As part of the settlement, Rohr will pay $25,000 to the Live Well Estate, and will waive its right to make any future claims against the estate and any right to coverage under the Directors’ Liability Insurance Policy and company leaders.

He also agrees to cooperate with the trustee as Carickhoff continues to seek more funds from other insiders. This includes participating in interviews with the trustee’s camp and testifying when called.

Rohr, who could not be reached for comment, denied the trustee’s claims, according to the settlement document. The agreement allows Rohr to settle the dispute without admitting liability.

The settlement still needs to be approved by the bankruptcy court. Live Well’s Chapter 7 case takes place in Delaware, where the company had been incorporated.

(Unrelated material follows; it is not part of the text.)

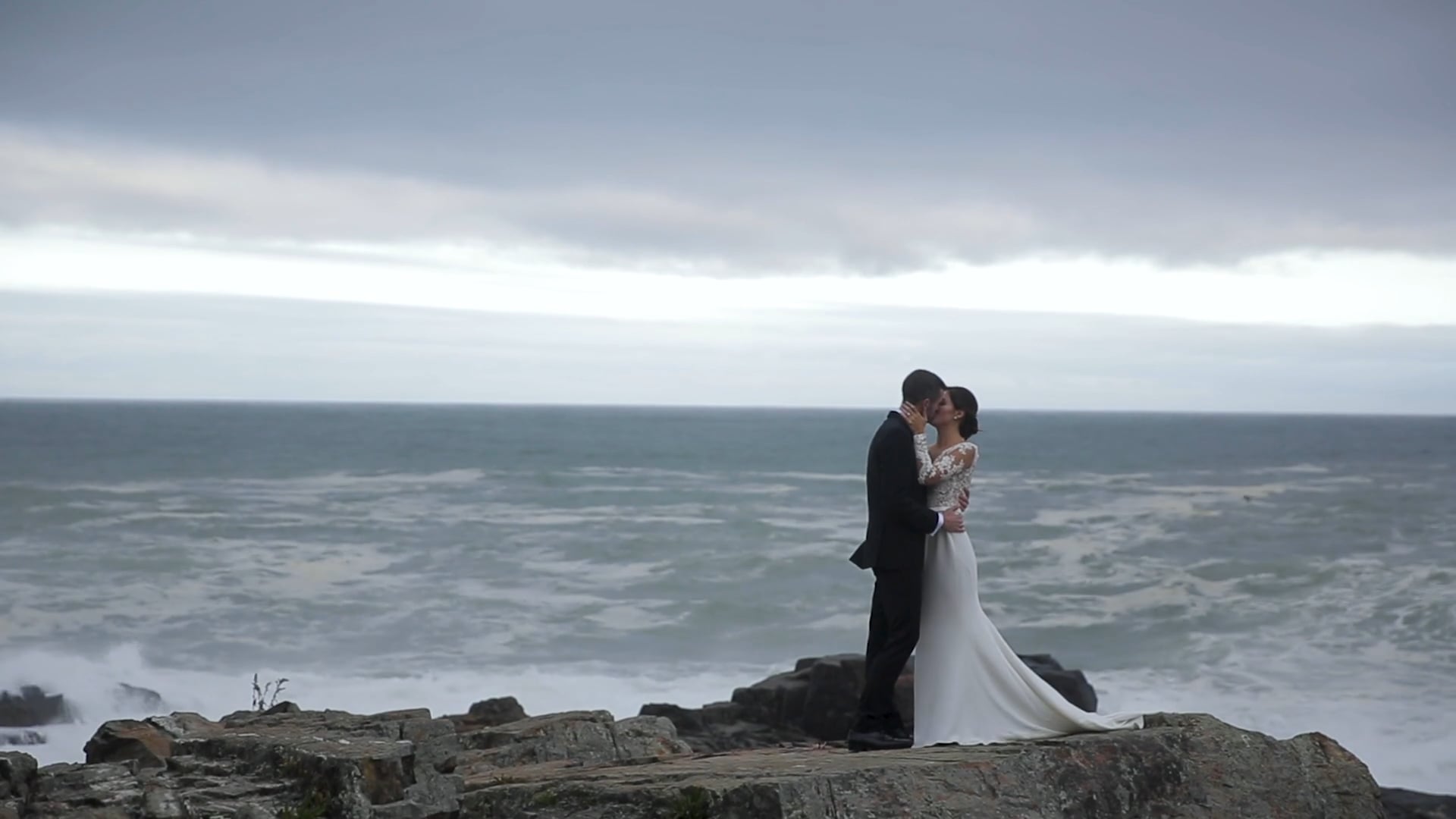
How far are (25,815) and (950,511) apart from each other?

Rohr served as Live Well’s chief financial officer from December 2008 to December 2018, six months before it was forced into bankruptcy by three of its biggest lenders.

In August 2019, Rohr pleaded guilty to federal criminal charges on a five-count indictment, including securities fraud, wire fraud, and bank fraud. These charges, brought by federal prosecutors, allege that Live Well wrongfully inflated the value of its reverse mortgage bond portfolio in order to trick its lenders into lending it more money than they normally would.

Michael Hild

Rohr’s guilty plea agreement called for his cooperation in prosecuting Live Well founder and CEO Michael Hild, who has been hit with similar charges. Hild, who pleaded not guilty, was found guilty after a 3-week jury trial last summer. He continues to maintain his innocence and is set to plead his case for a possible acquittal or retrial next month.

A settlement was also reached between the Live Well estate and Ernest Calabrese, who worked on the company’s bond trading desk from August 2014 to May 2019.

Calabrese has not been charged criminally or civilly by any federal authority related to Live Well, nor has he been formally sued by the bankruptcy trustee.

Despite this, Calabrese and his wife agreed to pay $43,000 to the estate based on the trustee’s claim that the bonuses paid by Live Well to Calabrese were based on inflated bond values.

The trustee remains in litigation with other defendants. Among them are Hild, his wife Laura and more than a dozen business entities connected to the couple, from which Carickhoff is seeking to recover a total of $110 million in damages. The trustee alleges that Hild plundered the fast-growing reverse mortgage company by staging the scheme and that Laura helped her husband hide the proceeds by parking them in LLCs, all of which were in Laura’s name.

The Hilds have yet to file a response to the trustee’s complaint.

The trustee also sued Darren Stumberger, the former bond trader at Live Well, who pleaded guilty to the same charges as Hild and Rohr and acted as a key witness in Hild’s case. Stumberger is also awaiting sentencing in his criminal case and has yet to file a response in the bankruptcy case.